§ TO BE DONE
Reproduce the records verbatim, starting at the line that contains "Inspecting the image, is" and continuing through the end of the records, with both ends included.

— Begin SOURCE RECORDS —

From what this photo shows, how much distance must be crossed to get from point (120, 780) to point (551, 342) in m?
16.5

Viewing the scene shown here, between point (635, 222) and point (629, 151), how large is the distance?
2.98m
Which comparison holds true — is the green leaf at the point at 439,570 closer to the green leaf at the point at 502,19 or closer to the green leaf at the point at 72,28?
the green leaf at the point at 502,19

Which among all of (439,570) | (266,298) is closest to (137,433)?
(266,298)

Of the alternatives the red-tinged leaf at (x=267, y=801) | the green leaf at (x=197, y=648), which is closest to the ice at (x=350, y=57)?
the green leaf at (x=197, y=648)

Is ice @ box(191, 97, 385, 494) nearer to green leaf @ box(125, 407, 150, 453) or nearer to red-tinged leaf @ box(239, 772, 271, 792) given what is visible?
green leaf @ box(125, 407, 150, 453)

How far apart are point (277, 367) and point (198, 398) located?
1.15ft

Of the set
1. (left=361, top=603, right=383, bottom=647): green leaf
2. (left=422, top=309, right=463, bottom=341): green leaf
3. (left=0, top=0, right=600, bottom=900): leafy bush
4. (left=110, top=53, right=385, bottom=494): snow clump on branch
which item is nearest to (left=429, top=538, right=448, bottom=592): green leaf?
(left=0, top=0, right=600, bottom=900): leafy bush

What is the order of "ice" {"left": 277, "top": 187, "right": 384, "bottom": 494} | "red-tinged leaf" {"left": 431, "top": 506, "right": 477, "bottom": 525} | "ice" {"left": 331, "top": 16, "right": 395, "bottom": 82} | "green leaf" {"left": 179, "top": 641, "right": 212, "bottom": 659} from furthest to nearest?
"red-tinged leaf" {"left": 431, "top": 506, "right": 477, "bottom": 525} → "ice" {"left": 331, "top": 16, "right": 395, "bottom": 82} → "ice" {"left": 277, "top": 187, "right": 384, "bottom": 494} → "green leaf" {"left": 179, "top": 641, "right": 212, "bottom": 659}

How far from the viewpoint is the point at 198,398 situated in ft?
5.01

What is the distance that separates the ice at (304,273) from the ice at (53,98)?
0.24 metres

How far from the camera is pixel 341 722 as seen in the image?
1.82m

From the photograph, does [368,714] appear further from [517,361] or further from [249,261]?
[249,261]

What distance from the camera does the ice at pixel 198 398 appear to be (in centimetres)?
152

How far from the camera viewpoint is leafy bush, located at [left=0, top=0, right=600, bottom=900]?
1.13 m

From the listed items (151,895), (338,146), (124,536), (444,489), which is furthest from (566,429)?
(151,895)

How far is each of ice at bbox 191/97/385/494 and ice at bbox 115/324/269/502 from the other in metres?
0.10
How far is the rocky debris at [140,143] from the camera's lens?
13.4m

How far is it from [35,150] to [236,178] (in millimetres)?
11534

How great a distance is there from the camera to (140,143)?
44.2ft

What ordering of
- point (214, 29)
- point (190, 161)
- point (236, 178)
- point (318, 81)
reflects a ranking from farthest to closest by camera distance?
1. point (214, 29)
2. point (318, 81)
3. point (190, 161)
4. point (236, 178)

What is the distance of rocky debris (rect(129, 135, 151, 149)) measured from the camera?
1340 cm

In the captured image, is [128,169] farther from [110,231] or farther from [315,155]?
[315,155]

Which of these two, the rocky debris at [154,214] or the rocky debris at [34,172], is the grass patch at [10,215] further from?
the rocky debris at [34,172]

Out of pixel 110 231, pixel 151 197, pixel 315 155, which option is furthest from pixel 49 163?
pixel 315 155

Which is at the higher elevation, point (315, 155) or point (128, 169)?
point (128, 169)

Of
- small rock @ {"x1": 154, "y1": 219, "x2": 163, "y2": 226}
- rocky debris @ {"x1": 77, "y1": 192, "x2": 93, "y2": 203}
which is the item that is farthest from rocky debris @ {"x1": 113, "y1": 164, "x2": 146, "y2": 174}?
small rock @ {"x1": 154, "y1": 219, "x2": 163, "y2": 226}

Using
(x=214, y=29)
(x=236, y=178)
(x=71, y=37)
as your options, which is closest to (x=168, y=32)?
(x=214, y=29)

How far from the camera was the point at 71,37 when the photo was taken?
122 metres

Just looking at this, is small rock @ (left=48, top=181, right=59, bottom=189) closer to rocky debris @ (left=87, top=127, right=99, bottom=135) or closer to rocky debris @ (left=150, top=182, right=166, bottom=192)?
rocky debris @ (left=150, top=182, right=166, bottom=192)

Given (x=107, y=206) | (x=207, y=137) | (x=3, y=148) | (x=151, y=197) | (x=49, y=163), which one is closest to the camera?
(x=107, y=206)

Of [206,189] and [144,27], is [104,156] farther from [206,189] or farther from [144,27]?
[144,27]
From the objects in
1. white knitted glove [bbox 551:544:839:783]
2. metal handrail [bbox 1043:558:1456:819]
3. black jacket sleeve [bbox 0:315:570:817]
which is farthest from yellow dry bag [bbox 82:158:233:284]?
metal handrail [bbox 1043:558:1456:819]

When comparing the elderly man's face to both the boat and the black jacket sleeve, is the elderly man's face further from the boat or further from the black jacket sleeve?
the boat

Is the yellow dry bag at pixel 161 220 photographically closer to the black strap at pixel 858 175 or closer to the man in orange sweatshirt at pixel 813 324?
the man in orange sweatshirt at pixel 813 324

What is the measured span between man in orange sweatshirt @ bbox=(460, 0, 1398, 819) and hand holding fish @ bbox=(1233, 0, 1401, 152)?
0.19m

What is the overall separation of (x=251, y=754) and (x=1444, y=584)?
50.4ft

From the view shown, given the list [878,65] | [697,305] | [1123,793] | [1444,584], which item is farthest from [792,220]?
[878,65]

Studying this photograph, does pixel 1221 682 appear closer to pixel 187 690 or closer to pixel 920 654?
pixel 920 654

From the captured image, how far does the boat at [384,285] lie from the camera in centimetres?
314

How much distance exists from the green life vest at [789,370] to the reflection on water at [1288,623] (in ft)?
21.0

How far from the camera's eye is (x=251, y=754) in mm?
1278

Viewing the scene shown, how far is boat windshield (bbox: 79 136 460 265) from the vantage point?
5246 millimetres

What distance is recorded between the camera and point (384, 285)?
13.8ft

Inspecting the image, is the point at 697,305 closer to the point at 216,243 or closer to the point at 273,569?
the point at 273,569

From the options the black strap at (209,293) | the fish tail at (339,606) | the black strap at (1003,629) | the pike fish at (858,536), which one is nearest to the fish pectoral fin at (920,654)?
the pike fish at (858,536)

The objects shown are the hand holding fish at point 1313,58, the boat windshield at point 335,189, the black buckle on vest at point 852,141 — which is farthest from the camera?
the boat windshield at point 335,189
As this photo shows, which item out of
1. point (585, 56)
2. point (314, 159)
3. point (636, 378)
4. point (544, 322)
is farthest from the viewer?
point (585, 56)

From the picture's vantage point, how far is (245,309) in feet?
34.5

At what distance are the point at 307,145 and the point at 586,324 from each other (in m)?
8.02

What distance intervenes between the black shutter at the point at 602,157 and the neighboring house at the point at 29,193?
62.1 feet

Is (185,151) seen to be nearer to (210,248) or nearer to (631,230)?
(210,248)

— End SOURCE RECORDS —

§ PROBLEM SOLUTION
Inspecting the image, is the point at 697,305 closer to the point at 216,243 or closer to the point at 273,569?
the point at 273,569

From the options the black strap at (209,293) | the fish tail at (339,606) | the black strap at (1003,629) | the pike fish at (858,536), which one is nearest to the fish pectoral fin at (920,654)?
the pike fish at (858,536)

The objects shown are the hand holding fish at point 1313,58, the boat windshield at point 335,189, the black buckle on vest at point 852,141 — which is farthest from the camera?
the boat windshield at point 335,189
As this photo shows, which item out of
1. point (585, 56)
2. point (314, 159)
3. point (636, 378)
4. point (544, 322)
is farthest from the viewer?
point (585, 56)

From the picture's vantage point, how far is (245,309) in feet?
34.5

At what distance are the point at 307,145 and the point at 586,324 from each other (in m)?
8.02

What distance intervenes between the black shutter at the point at 602,157 and the neighboring house at the point at 29,193?
62.1 feet

Is (185,151) seen to be nearer to (210,248) or nearer to (631,230)?
(210,248)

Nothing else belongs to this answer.